Other companies that had online brokerage units also considered initial public offerings at about the same time, and Toronto-Dominion Bank did an IPO for its New York brokerage unit, TD Waterhouse Group.

But the bull market for the technology-heavy Nasdaq - which fueled much of the retail interest in equities - has ended, and business for online brokers has started to slow. Americans who made a national pastime of trading equities on the Internet are now staying away from their computers and instead are seeking advice as the market continues to tumble.

Their absence has been felt. Last week CSFBdirect closed a call center in New Jersey and cut jobs from three other locations that had handled calls from investors, for a total of 150 job losses.

Also last week, Charles Schwab Corp., the nation's biggest discount broker, said it would lay off 13% of its work force, or 3,400, because of a drop in the number of investors trading online.

San Francisco-based Schwab said it would repurchase up to 20 million shares of the company's stock through the open market to help boost the stock price and earnings per share. It has 1.41 billion shares outstanding.

Meanwhile, Mr. Darcy said, CSFBdirect may see more layoffs if the market does not bounce back.

Running CSFBdirect as a public company was not working for CSFB, observers said.
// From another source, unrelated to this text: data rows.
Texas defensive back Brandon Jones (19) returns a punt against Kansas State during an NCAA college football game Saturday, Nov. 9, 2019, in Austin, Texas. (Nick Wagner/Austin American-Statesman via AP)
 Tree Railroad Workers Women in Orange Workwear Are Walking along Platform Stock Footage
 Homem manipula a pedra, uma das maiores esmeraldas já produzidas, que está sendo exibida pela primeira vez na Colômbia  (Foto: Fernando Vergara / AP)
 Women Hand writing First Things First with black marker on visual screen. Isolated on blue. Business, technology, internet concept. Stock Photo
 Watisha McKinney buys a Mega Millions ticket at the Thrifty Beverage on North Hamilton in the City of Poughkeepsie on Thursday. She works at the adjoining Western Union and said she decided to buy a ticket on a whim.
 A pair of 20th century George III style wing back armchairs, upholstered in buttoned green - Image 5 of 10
Being a public company gave the old DLJdirect valuable visibility that at the time of the initial public offering helped promote the brand, said Robert Sobhani, an analyst at Banc of America Securities. Now that advantage has turned into a disadvantage, he said.

"Tracking stockholders are interested in earnings, and in fact CSFBdirect was losing money and probably will do so for another while," Mr. Sobhani said. Because the parent company will be paying the bill, it makes sense to reintegrate the unit into the worldwide operation.
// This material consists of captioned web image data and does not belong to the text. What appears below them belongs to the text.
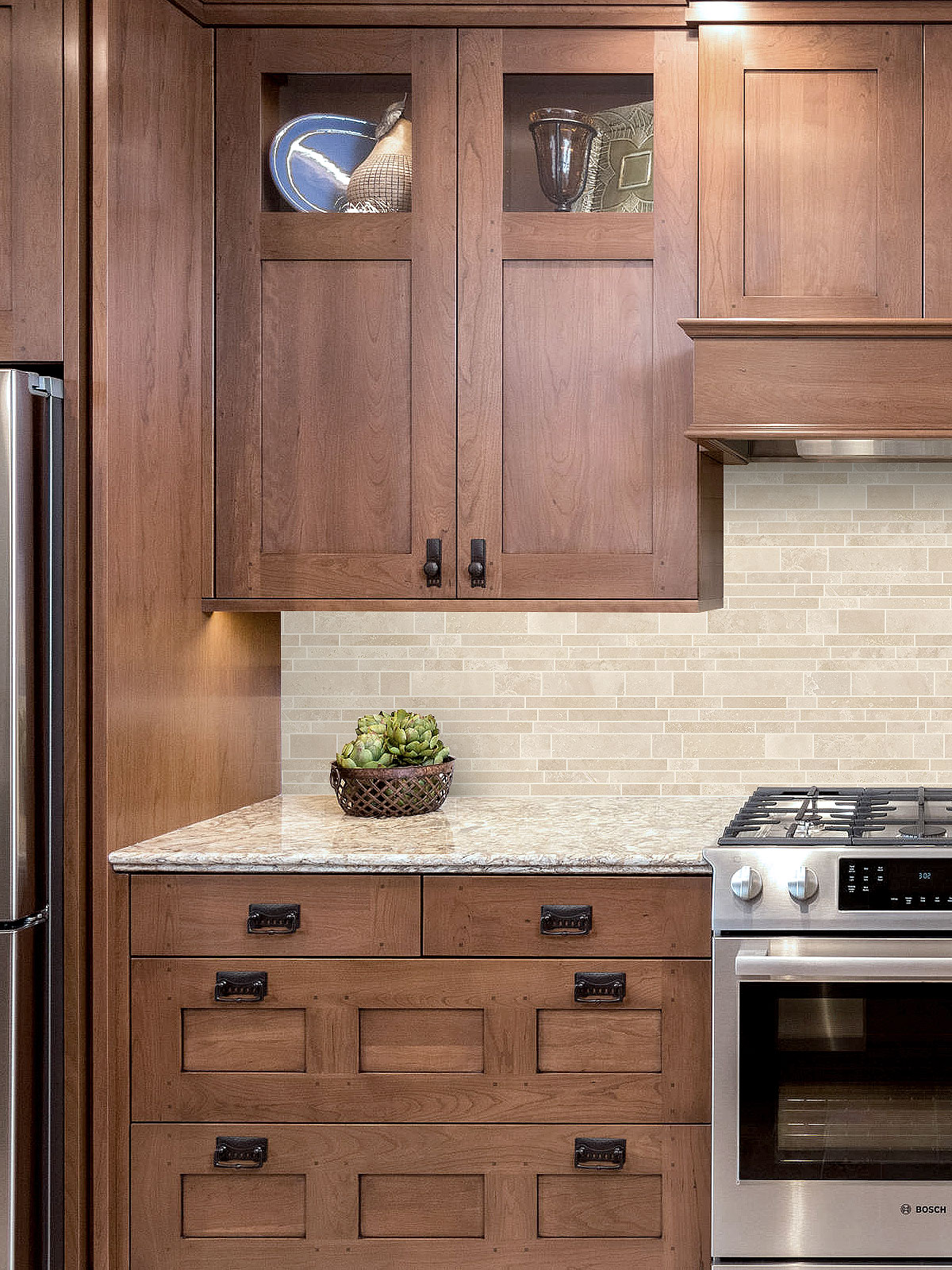 Brown cabinets gold granite countertop travertine backsplash tile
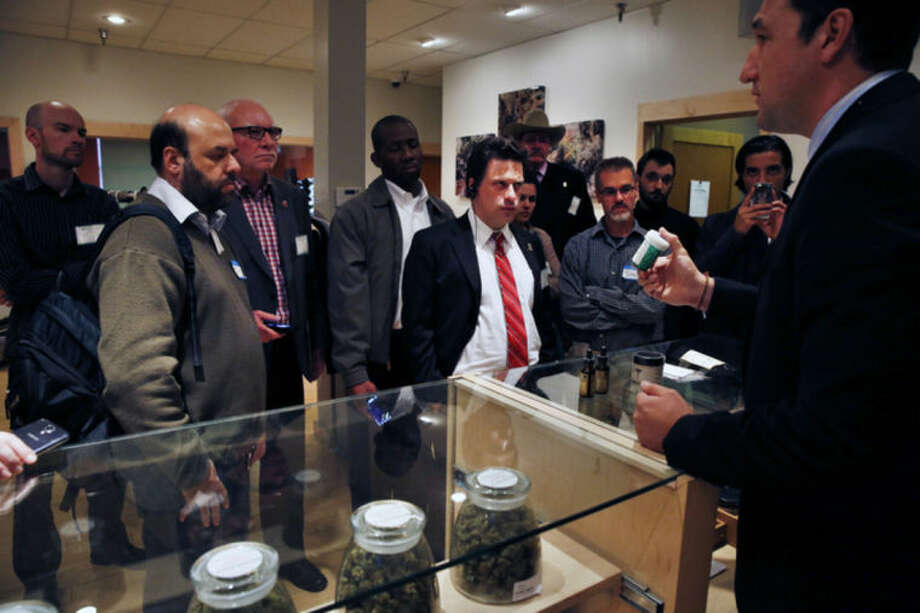 ADVANCE FOR USE SUNDAY, FEB. 16, 2014, AND THEREAFTER - FILE - In this Oct. 23, 2013, Norton Arbelaez, right, the owner of River Rock marijuana dispensary, shows his products to foreign lawmakers, Julio Bango, of Uruguay, second from left, Larry Campbell, of Canada, third from left, and Fernando Belaunzaran, of Mexico, fifth from left, during a tour of his business in Denver. Several foreign lawmakers pushing for drug law reforms at home took a close up look the evolving legal marijuana industry in Colorado. Washington and Colorado passed recreational laws in 2012 to regulate the growth and sale of taxed pot at state-licensed stores. Sales began Jan. 1 in Colorado, and are due to start later this year in Washington. Twenty states and the District of Columbia also now have medical marijuana laws. (AP Photo/Brennan Linsley, File)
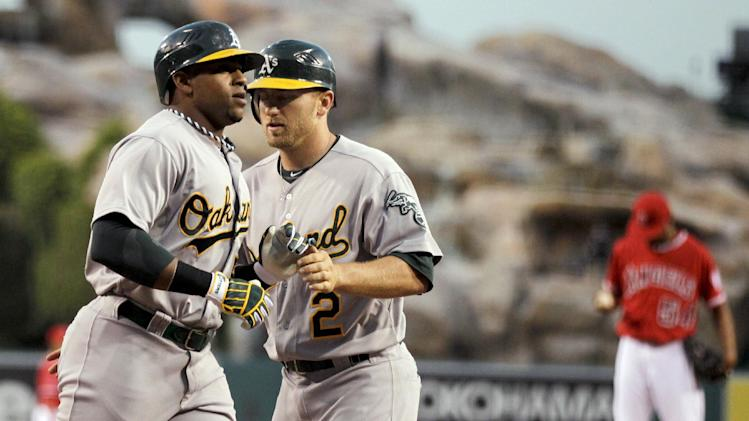 Oakland Athletics' Yoenis Cespedes, left, celebrates his three-run home run with Cliff Pennington off Los Angeles Angels starting pitcher Ervin Santana during the first inning of a baseball game in Anaheim, Calif., Wednesday, April 18, 2012. (AP Photo/Chris Carlson)
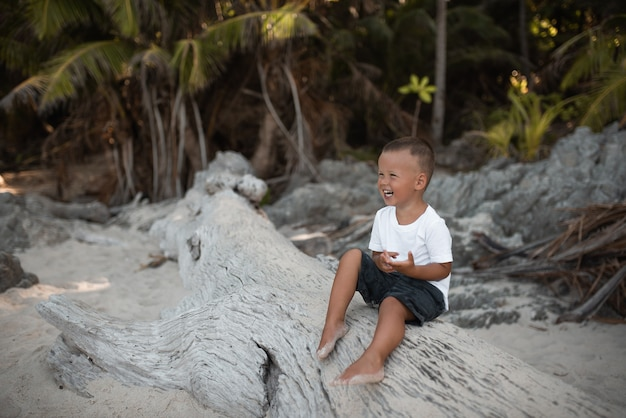 Happy smile european blond baby boy have rest and sit on white sand beach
The rebranding of DLJdirect into CSFBdirect only made the operation more expensive and made account acquisition harder.

But analysts said that CSFB's decision will probably have little effect on the online brokerage sector; consolidation will continue and peripheral players will disappear, they said.

Mr. Sobhani said Toronto-Dominion Bank probably will not replicate CSFB's move.

"Unlike CSFBdirect, they make profits," he said.